Image Embedders#

Overview#

Many image curation features in NeMo Curator operate on image embeddings instead of images directly. Image embedders provide a scalable way of generating embeddings for each image in the dataset.

Use Cases#

Aesthetic and NSFW classification both use image embeddings generated from OpenAI’s CLIP ViT-L variant.
Semantic deduplication computes the similarity of datapoints.

Prerequisites#

Make sure you check out the image curation getting started page to install everything you will need.

Timm Image Embedder#

PyTorch Image Models (timm) is a library containing SOTA computer vision models. Many of these models are useful in generating image embeddings for modules in NeMo Curator.

from nemo_curator import get_client
from nemo_curator.datasets import ImageTextPairDataset
from nemo_curator.image.embedders import TimmImageEmbedder

client = get_client(cluster_type="gpu")

dataset = ImageTextPairDataset.from_webdataset(path="/path/to/dataset", id_col="key")

embedding_model = TimmImageEmbedder(
    "vit_large_patch14_clip_quickgelu_224.openai",
    pretrained=True,
    batch_size=1024,
    num_threads_per_worker=16,
    normalize_embeddings=True,
)

dataset_with_embeddings = embedding_model(dataset)

# Metadata will have a new column named "image_embedding"
dataset_with_embeddings.save_metadata()

Here, we load a dataset in and compute the image embeddings using vit_large_patch14_clip_quickgelu_224.openai. At the end of the process, our metadata files have a new column named “image_embedding” that contains the image embedddings for each datapoint.

Key Parameters#

pretrained=True ensures you download the pretrained weights of the model.
batch_size=1024 determines the number of images processed on each individual GPU at once.
num_threads_per_worker=16 determines the number of threads used by DALI for dataloading.
normalize_embeddings=True will normalize each embedding. NeMo Curator’s classifiers expect normalized embeddings as input.
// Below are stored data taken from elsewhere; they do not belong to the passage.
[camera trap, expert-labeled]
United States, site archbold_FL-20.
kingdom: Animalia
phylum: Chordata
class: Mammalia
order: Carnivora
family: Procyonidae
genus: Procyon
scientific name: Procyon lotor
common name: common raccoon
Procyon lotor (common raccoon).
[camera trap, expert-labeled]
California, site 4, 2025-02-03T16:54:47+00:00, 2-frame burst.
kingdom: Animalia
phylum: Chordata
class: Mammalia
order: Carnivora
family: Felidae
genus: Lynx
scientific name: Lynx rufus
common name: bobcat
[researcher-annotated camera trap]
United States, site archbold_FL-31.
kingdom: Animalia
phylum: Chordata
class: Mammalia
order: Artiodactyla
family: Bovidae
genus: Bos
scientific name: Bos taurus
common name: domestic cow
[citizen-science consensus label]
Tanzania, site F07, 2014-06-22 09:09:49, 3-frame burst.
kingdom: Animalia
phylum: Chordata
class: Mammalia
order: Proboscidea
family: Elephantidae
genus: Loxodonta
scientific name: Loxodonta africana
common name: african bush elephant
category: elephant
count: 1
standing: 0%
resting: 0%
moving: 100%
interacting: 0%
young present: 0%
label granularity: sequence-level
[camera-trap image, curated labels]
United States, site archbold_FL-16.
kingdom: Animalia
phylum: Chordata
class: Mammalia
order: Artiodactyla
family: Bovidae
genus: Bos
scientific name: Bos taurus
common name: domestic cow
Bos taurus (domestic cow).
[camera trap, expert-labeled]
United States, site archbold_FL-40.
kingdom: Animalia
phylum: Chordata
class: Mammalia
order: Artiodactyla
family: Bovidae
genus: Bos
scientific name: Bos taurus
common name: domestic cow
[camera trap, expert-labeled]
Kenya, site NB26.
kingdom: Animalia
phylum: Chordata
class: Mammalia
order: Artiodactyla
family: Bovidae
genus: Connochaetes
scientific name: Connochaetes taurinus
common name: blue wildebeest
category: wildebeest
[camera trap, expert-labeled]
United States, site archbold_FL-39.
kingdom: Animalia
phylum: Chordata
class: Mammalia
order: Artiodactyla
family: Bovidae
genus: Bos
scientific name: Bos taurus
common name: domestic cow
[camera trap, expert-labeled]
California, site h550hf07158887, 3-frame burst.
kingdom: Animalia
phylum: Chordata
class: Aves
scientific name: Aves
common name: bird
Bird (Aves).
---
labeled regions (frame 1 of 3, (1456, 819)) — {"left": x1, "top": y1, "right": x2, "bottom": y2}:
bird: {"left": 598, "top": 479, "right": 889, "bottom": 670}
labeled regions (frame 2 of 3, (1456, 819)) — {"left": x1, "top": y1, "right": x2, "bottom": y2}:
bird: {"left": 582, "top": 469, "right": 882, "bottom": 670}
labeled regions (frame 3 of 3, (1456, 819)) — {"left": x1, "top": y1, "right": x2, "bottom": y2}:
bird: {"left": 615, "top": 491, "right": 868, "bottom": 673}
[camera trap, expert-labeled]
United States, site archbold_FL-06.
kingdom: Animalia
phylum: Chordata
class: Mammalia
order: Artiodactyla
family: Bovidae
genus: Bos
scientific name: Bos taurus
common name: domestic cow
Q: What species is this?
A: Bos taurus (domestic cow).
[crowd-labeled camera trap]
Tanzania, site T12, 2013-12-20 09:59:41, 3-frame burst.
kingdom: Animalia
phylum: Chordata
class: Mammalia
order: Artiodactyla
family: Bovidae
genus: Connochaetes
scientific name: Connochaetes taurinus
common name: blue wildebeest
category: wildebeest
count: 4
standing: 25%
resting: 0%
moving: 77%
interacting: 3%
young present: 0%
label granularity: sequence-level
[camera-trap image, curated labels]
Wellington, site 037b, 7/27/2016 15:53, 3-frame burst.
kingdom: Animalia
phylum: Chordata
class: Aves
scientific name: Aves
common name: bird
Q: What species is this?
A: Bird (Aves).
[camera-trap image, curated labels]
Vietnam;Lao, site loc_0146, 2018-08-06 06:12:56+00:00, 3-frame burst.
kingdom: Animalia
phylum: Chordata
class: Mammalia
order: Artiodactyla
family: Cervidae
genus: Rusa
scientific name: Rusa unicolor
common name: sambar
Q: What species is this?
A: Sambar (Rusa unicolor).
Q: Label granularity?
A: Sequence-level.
Performance Considerations#

Under the hood, the image embedding model performs the following operations:

Download the weights of the model.
Download the PyTorch image transformations (resize and center-crop for example).
Convert the PyTorch image transformations to DALI transformations.
Load a shard of metadata (a .parquet file) onto each GPU you have available using Dask-cuDF.
Load a copy of the model onto each GPU.
Repeatedly load images into batches of size batch_size onto each GPU with a given threads per worker (num_threads_per_worker) using DALI.
The model is run on the batch (without torch.autocast() since autocast=False).
The output embeddings of the model are normalized since normalize_embeddings=True.

There are a couple of key performance considerations from this flow.

You must have an NVIDIA GPU that mets the requirements.
You can create .idx files in the same directory of the tar files to speed up dataloading times. See the DALI documentation for more information.

Custom Image Embedder#

To write your own custom embedder, you inherit from nemo_curator.image.embedders.ImageEmbedder and override two methods as shown below:

from nemo_curator.image.embedders import ImageEmbedder

class MyCustomEmbedder(ImageEmbedder):

    def load_dataset_shard(self, tar_path: str) -> Iterable:
        # Implement me!
        pass

    def load_embedding_model(self, device: str) -> Callable:
        # Implement me!
        pass

load_dataset_shard() will take in a path to a tar file and return an iterable over the shard. The iterable should return a tuple of (a batch of data, metadata). The batch of data can be of any form. It will be directly passed to the model returned by load_embedding_model(). The metadata should be a dictionary of metadata, with a field corresponding to the id_col of the dataset. In our example, the metadata should include a value for "key".
load_embedding_model() will take a device and return a callable object. This callable will take as input a batch of data produced by load_dataset_shard().